Every line from the beginning of the data through the line containing "United States, site lebec_CA-06." should be reproduced exactly, and no further lines should be output.
*** Block opens ***
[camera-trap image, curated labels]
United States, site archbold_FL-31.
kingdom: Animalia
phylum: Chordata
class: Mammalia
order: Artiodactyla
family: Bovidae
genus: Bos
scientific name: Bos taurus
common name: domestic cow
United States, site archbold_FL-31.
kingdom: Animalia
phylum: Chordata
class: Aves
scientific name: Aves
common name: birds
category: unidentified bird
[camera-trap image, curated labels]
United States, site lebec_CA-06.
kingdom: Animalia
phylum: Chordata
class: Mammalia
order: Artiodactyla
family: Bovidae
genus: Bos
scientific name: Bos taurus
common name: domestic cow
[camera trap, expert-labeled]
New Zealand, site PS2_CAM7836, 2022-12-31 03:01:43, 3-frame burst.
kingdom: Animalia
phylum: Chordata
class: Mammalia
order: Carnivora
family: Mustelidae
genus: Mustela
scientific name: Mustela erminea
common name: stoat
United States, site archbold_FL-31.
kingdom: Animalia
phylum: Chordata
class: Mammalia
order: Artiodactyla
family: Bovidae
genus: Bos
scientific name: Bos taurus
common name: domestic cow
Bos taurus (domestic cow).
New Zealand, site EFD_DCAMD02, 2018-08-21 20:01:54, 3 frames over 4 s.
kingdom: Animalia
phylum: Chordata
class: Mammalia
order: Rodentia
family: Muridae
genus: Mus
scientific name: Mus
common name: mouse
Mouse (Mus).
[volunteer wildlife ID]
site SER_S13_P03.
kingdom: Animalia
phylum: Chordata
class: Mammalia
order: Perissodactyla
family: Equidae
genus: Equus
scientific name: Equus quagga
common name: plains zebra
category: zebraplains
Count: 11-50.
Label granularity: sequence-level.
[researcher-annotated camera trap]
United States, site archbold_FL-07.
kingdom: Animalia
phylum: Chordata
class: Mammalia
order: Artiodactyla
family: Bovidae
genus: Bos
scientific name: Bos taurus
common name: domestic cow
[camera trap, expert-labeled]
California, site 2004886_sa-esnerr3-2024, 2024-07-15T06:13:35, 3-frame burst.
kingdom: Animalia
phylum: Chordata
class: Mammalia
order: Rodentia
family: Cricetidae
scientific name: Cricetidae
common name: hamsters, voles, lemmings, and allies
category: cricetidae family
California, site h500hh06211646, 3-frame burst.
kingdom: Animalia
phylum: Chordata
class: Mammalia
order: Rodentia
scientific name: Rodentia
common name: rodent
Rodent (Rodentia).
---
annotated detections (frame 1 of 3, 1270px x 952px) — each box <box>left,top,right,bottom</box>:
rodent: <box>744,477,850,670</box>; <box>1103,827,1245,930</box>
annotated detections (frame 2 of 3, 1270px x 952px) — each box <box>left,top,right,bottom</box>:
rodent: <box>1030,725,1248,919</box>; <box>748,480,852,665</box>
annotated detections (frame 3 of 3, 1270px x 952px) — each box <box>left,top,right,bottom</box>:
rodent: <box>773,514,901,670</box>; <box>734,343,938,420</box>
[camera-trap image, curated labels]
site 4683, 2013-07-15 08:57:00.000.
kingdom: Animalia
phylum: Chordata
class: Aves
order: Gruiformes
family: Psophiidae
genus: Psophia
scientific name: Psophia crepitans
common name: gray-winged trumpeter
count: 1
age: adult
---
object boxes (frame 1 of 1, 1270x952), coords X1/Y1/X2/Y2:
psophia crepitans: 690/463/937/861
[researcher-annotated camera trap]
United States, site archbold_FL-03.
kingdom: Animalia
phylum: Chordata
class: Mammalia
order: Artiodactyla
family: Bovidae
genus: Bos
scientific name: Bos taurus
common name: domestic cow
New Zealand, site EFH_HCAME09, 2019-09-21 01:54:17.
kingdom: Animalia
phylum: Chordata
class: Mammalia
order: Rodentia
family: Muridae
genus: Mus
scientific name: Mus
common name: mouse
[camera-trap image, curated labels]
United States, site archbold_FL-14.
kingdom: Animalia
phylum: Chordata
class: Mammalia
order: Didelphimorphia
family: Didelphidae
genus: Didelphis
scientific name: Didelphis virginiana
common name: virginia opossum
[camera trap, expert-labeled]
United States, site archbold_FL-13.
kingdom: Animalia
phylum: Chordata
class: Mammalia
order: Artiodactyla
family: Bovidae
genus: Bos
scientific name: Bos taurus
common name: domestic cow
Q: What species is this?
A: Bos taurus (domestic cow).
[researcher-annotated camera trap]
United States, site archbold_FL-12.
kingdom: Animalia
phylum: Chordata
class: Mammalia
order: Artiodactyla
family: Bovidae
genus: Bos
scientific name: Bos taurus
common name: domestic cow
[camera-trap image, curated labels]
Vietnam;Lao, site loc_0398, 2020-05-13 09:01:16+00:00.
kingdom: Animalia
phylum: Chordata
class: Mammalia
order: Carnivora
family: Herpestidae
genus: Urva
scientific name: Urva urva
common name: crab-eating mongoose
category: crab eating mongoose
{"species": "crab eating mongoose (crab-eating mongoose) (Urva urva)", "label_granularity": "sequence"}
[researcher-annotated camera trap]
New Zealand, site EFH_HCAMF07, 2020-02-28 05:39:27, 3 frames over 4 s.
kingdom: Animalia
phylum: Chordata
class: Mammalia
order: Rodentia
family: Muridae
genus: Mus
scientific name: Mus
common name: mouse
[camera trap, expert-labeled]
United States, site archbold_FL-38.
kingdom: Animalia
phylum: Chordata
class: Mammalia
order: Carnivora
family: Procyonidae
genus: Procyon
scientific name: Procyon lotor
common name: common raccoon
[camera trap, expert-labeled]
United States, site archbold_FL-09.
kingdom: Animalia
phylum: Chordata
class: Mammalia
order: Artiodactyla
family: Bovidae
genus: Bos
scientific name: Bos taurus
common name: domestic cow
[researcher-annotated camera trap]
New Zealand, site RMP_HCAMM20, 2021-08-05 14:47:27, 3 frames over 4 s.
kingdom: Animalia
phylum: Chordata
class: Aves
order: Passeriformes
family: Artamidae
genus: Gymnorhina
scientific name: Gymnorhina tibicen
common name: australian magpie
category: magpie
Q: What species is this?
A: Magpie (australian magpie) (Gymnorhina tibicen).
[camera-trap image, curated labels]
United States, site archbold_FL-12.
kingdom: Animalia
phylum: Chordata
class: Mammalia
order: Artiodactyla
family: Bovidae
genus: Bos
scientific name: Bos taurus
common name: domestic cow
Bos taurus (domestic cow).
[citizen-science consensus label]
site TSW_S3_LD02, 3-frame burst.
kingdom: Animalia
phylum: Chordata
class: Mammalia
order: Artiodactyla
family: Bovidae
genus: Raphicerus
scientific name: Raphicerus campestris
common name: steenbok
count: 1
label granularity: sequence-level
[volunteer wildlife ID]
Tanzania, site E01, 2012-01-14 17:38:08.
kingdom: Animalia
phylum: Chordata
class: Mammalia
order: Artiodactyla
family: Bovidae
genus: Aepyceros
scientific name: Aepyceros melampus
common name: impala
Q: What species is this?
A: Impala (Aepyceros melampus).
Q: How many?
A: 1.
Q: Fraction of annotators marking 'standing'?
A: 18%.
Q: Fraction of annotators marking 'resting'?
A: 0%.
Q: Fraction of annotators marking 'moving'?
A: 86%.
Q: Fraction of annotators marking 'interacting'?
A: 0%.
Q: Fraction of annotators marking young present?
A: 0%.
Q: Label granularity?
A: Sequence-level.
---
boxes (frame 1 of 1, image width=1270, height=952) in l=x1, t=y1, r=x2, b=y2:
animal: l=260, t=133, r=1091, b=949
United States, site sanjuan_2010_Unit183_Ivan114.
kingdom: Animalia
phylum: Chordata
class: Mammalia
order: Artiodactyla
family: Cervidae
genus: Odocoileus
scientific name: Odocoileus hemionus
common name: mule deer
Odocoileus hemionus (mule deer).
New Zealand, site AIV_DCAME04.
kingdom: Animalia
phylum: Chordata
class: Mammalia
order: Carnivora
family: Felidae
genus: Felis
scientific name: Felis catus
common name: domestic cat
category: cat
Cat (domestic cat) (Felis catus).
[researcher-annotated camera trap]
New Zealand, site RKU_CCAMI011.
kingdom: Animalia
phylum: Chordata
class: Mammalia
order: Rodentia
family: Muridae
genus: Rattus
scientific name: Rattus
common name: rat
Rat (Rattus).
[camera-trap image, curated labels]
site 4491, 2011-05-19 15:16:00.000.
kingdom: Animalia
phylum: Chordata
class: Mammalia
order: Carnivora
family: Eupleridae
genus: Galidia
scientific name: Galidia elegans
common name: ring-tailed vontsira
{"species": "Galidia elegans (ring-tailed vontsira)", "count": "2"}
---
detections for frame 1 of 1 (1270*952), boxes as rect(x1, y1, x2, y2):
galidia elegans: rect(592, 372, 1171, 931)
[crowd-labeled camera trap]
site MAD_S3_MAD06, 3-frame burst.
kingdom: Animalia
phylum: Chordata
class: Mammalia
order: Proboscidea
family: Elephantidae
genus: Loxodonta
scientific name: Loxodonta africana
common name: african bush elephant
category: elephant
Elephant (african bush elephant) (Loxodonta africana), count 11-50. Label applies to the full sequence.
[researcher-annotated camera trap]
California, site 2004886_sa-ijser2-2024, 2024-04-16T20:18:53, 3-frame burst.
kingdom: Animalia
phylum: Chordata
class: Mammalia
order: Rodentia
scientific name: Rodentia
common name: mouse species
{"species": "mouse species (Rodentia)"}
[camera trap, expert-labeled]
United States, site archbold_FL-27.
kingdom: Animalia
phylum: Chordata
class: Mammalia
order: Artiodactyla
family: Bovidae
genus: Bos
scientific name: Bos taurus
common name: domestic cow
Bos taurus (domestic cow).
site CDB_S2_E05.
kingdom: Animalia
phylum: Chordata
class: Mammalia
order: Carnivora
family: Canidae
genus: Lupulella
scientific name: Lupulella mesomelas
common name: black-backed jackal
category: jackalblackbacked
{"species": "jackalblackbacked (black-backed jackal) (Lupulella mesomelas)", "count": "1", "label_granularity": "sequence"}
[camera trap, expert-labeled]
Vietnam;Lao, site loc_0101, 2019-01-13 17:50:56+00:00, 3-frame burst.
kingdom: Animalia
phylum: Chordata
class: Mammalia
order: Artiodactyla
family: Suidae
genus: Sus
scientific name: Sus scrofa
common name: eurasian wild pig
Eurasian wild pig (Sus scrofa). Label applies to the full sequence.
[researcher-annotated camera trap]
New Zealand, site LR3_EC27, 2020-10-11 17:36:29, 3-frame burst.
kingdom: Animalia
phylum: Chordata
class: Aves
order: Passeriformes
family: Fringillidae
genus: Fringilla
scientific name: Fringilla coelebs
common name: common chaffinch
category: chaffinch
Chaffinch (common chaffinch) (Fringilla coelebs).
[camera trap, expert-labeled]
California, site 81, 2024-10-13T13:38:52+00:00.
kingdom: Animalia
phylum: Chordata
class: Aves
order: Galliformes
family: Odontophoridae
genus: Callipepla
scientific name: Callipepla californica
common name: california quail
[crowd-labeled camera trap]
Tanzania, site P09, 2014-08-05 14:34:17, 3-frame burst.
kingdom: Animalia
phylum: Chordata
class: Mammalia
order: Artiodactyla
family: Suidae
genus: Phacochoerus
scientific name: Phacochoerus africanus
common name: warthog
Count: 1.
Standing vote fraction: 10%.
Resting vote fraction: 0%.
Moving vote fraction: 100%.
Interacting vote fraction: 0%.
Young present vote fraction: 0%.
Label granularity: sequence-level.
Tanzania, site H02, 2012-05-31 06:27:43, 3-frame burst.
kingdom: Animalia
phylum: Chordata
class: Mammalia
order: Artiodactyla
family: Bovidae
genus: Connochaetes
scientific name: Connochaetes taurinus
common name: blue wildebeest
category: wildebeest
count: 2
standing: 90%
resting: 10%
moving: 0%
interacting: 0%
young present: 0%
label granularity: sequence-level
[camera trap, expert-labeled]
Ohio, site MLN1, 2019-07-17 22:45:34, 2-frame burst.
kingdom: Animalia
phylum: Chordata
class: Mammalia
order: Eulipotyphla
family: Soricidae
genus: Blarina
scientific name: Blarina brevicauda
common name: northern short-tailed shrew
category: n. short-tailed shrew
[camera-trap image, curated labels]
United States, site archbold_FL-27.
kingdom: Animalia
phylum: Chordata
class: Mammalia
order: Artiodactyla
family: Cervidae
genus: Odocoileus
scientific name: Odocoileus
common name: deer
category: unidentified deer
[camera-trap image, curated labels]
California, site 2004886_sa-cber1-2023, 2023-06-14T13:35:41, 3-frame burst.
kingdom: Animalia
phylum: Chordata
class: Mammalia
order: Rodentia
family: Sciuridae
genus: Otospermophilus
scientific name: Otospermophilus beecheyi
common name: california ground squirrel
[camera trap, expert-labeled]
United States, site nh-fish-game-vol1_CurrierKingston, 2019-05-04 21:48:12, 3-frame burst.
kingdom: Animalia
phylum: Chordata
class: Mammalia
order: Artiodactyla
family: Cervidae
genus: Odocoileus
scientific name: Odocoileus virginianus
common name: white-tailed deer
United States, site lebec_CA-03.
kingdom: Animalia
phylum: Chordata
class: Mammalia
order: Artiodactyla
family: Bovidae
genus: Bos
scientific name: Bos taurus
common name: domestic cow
*** Block closes ***
#### SOLUTION FOR THIS TASK:
[camera-trap image, curated labels]
United States, site archbold_FL-31.
kingdom: Animalia
phylum: Chordata
class: Mammalia
order: Artiodactyla
family: Bovidae
genus: Bos
scientific name: Bos taurus
common name: domestic cow
United States, site archbold_FL-31.
kingdom: Animalia
phylum: Chordata
class: Aves
scientific name: Aves
common name: birds
category: unidentified bird
[camera-trap image, curated labels]
United States, site lebec_CA-06.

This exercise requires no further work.